Sweet breakfasts aren’t really my thing. Oatmeal is nice once in a while, and smoothies are often my go-to on work days just because they’re so easy, but given the opportunity I will always pick a savoury breakfast over a sweet one. So when I woke up hungry on a recent day off, with week-old celery root (aka celeriac) and a lonesome cup of spelt flour in the fridge, I drew on some stored inspiration.
Edmontonians have a thing with green onion cakes. I’m not sure how it came to be, but soon after moving here, we noticed green onions cakes everywhere. We tried them at the farmers market, at Heritage Fest, and soon I decided I wanted to try making my own version. The thought lingered for months, and I did nothing about it. Finally when the opportunity presented itself, I satisfied my vision and made savoury pancakes with leeks, celery root, and carrot.


My partner claims these leek & celery root cakes are better than any green onion cake we have ever tried. We’re not green onion cake experts by any means, having only tried a few, but I’ll take the compliment! We enjoyed them on a cold snowy morning with a handful of mustard sprouts and sliced cherry tomatoes. They would also be really great with a dollop of milk kefir! We really enjoyed them as breakfast, but could also be served as part of lunch or dinner as well. They can also be made into appetizers by making them smaller and topping each mini cake with a dollop of cream and a pinch of fresh sprouts.

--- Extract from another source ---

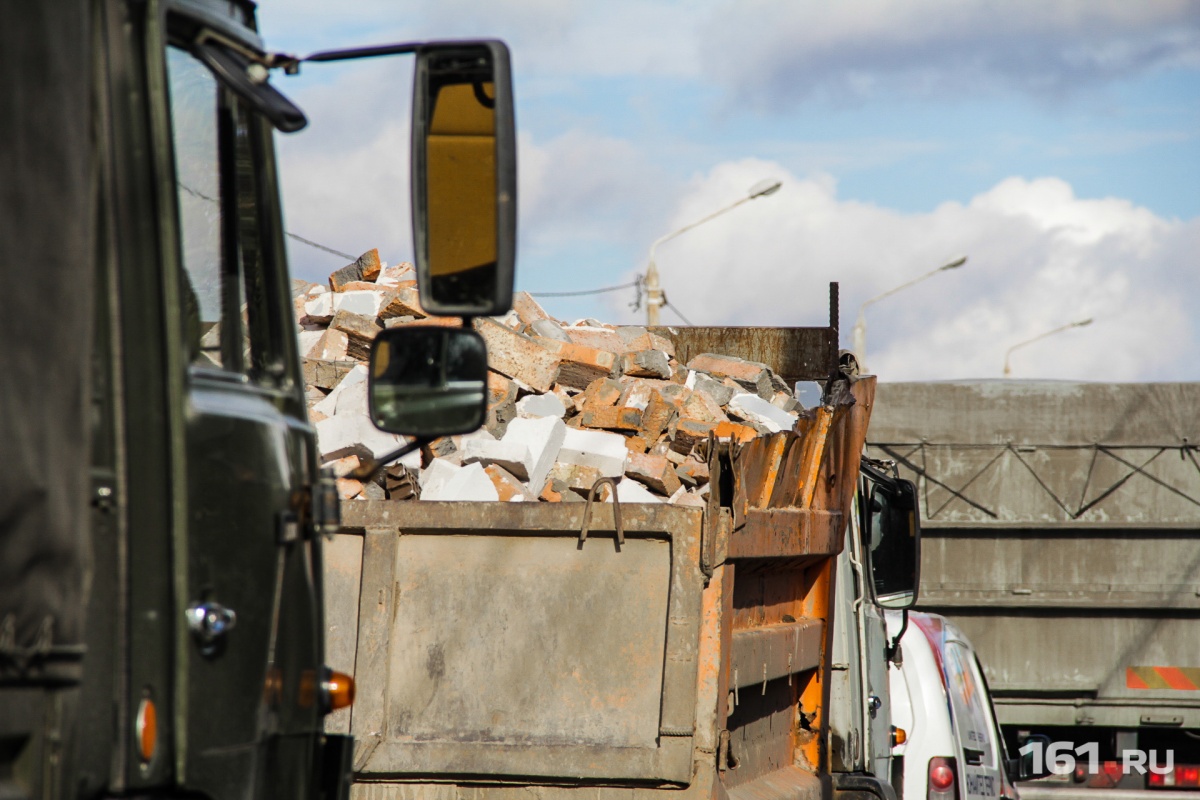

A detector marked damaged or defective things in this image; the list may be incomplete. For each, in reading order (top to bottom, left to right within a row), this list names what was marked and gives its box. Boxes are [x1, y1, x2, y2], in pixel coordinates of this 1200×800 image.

- 2 small celery roots, grated
- ⅓ cup leeks, cut in half lengthwise and sliced thin
- 1 medium carrot, grated
- 2 tablespoons minced parsley
- mineral salt, to taste
- black pepper, to taste
- 1 cup organic spelt flour
- 1 cup room temperature filtered water
- 1 tablespoon organic gluten-free tamari
- 2-4 tablespoons cold-pressed avocado oil, for frying
- Place grated celery root, sliced leeks, grated carrot, and parsley into a medium mixing bowl. Add salt and pepper to taste, mix to coat. Add the flour, water, and tamari, mix with a wooden spoon until combined. It should be fairly wet and sticky and hold together loosely when rolled into a ball, but there shouldn't be any excess flour or water.
- Heat 2 tablespoons avocado oil in a large skillet over medium heat until hot. Grab a small handful of the dough mixture and roll into a ball about 2" in diameter with your hands. Drop it on the hot skillet, then flatten it gently with the back of a wooden spoon so it's about an inch or so thick. Repeat until you run out of space in the pan, I was about to fit four cakes at a time. Turn down heat to medium-low, fry for 5-8 minutes or so until the bottom is golden brown. Check the bottoms; when they're ready, flip and fry for 5-8 minutes on the other side. When done, remove from skillet and repeat with remaining dough, adding more avocado oil as needed. Serve immediately with a side of greens and a dollop of milk kefir.